Widely recognized as an industry expert, with an unwavering commitment to a client-first philosophy and extensive industry knowledge, he has been featured in Hart Energy, Yahoo Finance, and the Permian Basin Petroleum Association magazine.
Example 1: Non-Participating Royalty Interest
Example 2: Royalty Interest
Types of Mineral Interest Ownership
Royalty Interest (RI): A royalty interest is the most common and “pure” form of mineral ownership. As an RI owner:
- You own the rights to the minerals (oil, gas, etc.)
- You can lease your minerals to oil companies
- You receive lease bonus payments and monthly royalty income
- You are not responsible for any drilling or production expenses
Royalty interest owners benefit from upside potential with minimal risk or liability.
Working Interest (WI): A working interest owner participates directly in oil and gas operations. This means:
- You are responsible for a share of drilling, completion, and production expenses
- You may earn more if a well is highly productive
- However, you assume the financial risk—even if the well is a dry hole
Working interests can generate high returns, but the risks are significantly higher than royalty interests.

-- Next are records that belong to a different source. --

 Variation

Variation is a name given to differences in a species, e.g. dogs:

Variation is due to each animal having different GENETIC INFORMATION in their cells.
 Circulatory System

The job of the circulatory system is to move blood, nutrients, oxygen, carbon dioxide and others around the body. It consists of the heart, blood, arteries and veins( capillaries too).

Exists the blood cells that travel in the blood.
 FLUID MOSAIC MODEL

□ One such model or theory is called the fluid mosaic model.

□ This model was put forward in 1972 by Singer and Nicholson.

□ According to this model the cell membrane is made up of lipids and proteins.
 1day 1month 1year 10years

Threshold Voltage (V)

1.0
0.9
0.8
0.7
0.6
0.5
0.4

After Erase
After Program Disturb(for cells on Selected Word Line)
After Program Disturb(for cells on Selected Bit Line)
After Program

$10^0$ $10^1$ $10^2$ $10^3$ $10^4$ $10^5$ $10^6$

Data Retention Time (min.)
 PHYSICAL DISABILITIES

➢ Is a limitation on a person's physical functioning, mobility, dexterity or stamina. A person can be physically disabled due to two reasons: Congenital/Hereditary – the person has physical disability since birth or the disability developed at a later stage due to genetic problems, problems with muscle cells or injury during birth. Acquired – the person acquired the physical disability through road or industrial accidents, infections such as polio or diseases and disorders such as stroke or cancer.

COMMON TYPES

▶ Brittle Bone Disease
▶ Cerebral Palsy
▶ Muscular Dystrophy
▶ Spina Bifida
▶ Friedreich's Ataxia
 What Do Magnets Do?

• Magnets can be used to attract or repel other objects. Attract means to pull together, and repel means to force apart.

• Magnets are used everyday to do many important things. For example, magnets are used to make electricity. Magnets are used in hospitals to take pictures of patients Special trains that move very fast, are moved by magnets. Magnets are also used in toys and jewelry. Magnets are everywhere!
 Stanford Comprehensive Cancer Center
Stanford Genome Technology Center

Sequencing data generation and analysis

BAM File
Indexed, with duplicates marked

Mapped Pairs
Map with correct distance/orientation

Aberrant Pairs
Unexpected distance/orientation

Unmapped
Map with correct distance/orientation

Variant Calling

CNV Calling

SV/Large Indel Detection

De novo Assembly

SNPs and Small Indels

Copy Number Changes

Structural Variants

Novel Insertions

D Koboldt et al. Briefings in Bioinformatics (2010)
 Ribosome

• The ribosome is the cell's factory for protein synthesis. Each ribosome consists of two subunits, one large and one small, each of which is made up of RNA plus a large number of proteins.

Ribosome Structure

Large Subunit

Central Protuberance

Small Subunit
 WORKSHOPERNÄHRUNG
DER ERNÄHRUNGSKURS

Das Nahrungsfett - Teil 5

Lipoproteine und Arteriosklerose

Non-Participating Royalty Interest (NPRI): An NPRI owner:
- Has the right to receive royalty income
- Does not have the right to lease the minerals
- Does not collect lease bonuses or negotiate lease terms
This means someone else holds the executive rights to lease the minerals on your behalf.
Executive Rights: An executive rights holder controls the right to negotiate and sign lease agreements. This includes:
- Choosing whether or not to lease the property
- Negotiating lease terms (royalty rate, bonus, term, etc.)
- Collecting any lease bonus paid by the operator
Note: Executive rights do not entitle you to royalty income unless you also own an interest like RI or NPRI.
Overriding Royalty Interest (ORRI): An ORRI is a royalty interest created on top of or separate from an existing lease and does not come from ownership of the minerals themselves. Commonly:
- Created when someone leases your minerals and assigns a portion of the royalty to themselves
- ORRI only lasts as long as the lease remains active (i.e., held by production)
- You lose the interest when the lease expires or production stops.
Example: You lease your minerals to Company A at 20%. Company A then leases to Company B at 25% and keeps the extra 5% as an ORRI.
Mineral Classified (Texas Only): This unique ownership type only exists in Texas. If you have classified mineral rights:
- The State of Texas receives 50% of any royalties produced
- Your effective royalty rate is cut in half (e.g., 25% lease = 12.5% to you, 12.5% to the state)
- You must sell the surface and minerals together—they can’t be split.
This is a rare ownership type, and most owners will know if they have it.
Phases of Mineral Rights Ownership
Even if you know the type of mineral interest you have, it’s equally important to understand what phase your property is in. This determines both value and future income potential.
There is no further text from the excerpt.